⟨

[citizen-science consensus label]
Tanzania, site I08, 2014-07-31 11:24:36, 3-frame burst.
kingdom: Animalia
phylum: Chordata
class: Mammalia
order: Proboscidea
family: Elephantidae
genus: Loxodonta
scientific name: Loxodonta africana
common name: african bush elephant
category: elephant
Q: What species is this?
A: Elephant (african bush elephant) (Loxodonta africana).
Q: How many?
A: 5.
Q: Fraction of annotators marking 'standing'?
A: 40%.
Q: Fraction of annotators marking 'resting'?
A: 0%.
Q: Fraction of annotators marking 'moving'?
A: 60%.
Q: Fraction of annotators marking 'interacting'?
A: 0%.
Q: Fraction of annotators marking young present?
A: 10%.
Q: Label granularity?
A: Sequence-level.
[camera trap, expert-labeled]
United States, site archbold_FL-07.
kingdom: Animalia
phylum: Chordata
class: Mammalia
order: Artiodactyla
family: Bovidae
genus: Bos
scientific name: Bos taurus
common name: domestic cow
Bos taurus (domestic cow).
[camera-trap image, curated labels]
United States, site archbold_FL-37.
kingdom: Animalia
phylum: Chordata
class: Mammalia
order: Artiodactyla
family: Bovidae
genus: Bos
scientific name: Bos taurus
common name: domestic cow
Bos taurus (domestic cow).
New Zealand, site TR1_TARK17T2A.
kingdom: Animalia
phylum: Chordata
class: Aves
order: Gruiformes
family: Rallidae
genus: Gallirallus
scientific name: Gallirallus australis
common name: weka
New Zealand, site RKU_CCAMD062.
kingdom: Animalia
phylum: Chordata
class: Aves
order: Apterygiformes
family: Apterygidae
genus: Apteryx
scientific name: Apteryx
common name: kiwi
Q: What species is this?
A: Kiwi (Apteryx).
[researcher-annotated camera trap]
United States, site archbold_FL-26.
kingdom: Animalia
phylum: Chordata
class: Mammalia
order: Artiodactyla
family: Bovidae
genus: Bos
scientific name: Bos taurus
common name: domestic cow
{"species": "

⟩

Retype the records above in full. Every word should match.

OUTPUT FOR THIS TASK.
[citizen-science consensus label]
Tanzania, site I08, 2014-07-31 11:24:36, 3-frame burst.
kingdom: Animalia
phylum: Chordata
class: Mammalia
order: Proboscidea
family: Elephantidae
genus: Loxodonta
scientific name: Loxodonta africana
common name: african bush elephant
category: elephant
Q: What species is this?
A: Elephant (african bush elephant) (Loxodonta africana).
Q: How many?
A: 5.
Q: Fraction of annotators marking 'standing'?
A: 40%.
Q: Fraction of annotators marking 'resting'?
A: 0%.
Q: Fraction of annotators marking 'moving'?
A: 60%.
Q: Fraction of annotators marking 'interacting'?
A: 0%.
Q: Fraction of annotators marking young present?
A: 10%.
Q: Label granularity?
A: Sequence-level.
[camera trap, expert-labeled]
United States, site archbold_FL-07.
kingdom: Animalia
phylum: Chordata
class: Mammalia
order: Artiodactyla
family: Bovidae
genus: Bos
scientific name: Bos taurus
common name: domestic cow
Bos taurus (domestic cow).
[camera-trap image, curated labels]
United States, site archbold_FL-37.
kingdom: Animalia
phylum: Chordata
class: Mammalia
order: Artiodactyla
family: Bovidae
genus: Bos
scientific name: Bos taurus
common name: domestic cow
Bos taurus (domestic cow).
New Zealand, site TR1_TARK17T2A.
kingdom: Animalia
phylum: Chordata
class: Aves
order: Gruiformes
family: Rallidae
genus: Gallirallus
scientific name: Gallirallus australis
common name: weka
New Zealand, site RKU_CCAMD062.
kingdom: Animalia
phylum: Chordata
class: Aves
order: Apterygiformes
family: Apterygidae
genus: Apteryx
scientific name: Apteryx
common name: kiwi
Q: What species is this?
A: Kiwi (Apteryx).
[researcher-annotated camera trap]
United States, site archbold_FL-26.
kingdom: Animalia
phylum: Chordata
class: Mammalia
order: Artiodactyla
family: Bovidae
genus: Bos
scientific name: Bos taurus
common name: domestic cow
{"species": "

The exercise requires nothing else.